Por outro lado, subsistem as dúvidas sobre a legitimidade de uma autarquia local vedar o licenciamento a uma atividade cuja regulamentação está fora da órbita das competências municipais. Mas percebe-se que o esclarecimento dessas dúvidas não seja central para os peticionários ou para quem quer retirar vantagens políticas deste assunto, não importando qual a intensidade da demagogia e, nalguns casos, hipocrisia.

Na minha opinião, estamos a discutir uma matéria que em rigor teria que abranger um conjunto alargado de atividades e práticas porque não vivemos numa ilha e porque não há animais apenas nos circos. Ou seja, se o que está em causa é o bem-estar animal, então deveríamos estar a discutir as más práticas na generalidade, aconteçam elas num circo, numa arena ou na privacidade do lar. O que esta recomendação apresentada pelo PS à Assembleia Municipal de Évora vem fazer é tratar o universalismo com o particularismo, sem ter a noção de que seguir-se-ão as touradas que muitos dos seus autarcas, militantes e simpatizantes glorificam e frequentam. Não foi há cerca de 1 mês que S. Manços viu erguido um monumento aos forcados pela respetiva Junta de Freguesia? 

Esta é uma discussão que cabe à Assembleia da República porque este é o órgão competente para alterar aquilo que houver a alterar na legislação em vigor - e nisso terá o meu apoio - em defesa de uma sociedade saudável e responsável.
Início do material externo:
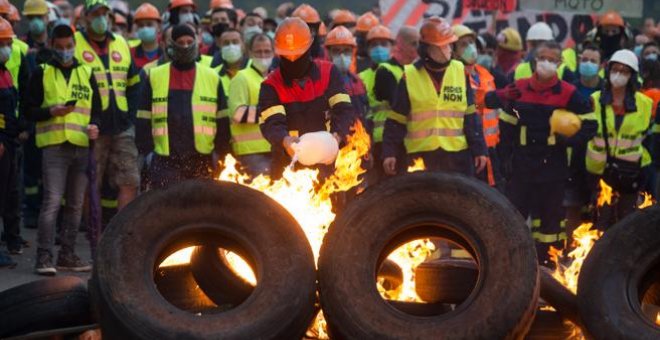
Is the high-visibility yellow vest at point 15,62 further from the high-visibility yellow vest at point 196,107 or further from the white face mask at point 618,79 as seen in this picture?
the white face mask at point 618,79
Para já, há que saudar os responsáveis da iniciativa por colocarem este assunto na agenda política, por denunciarem as condições deploráveis a que certos animais são sujeitos. Mas esperando sobretudo que a lei em vigor seja observada e que as entidades fiscalizadoras disponham dos instrumentos necessários para a fazer cumprir exemplarmente. Tudo o resto se esfumará previsivelmente com uma qualquer providência cautelar interposta por algum circo que, evidentemente tem pouco interesse em viajar com todo o aparato para o Funchal, cidade que decidiu banir os circos com animais.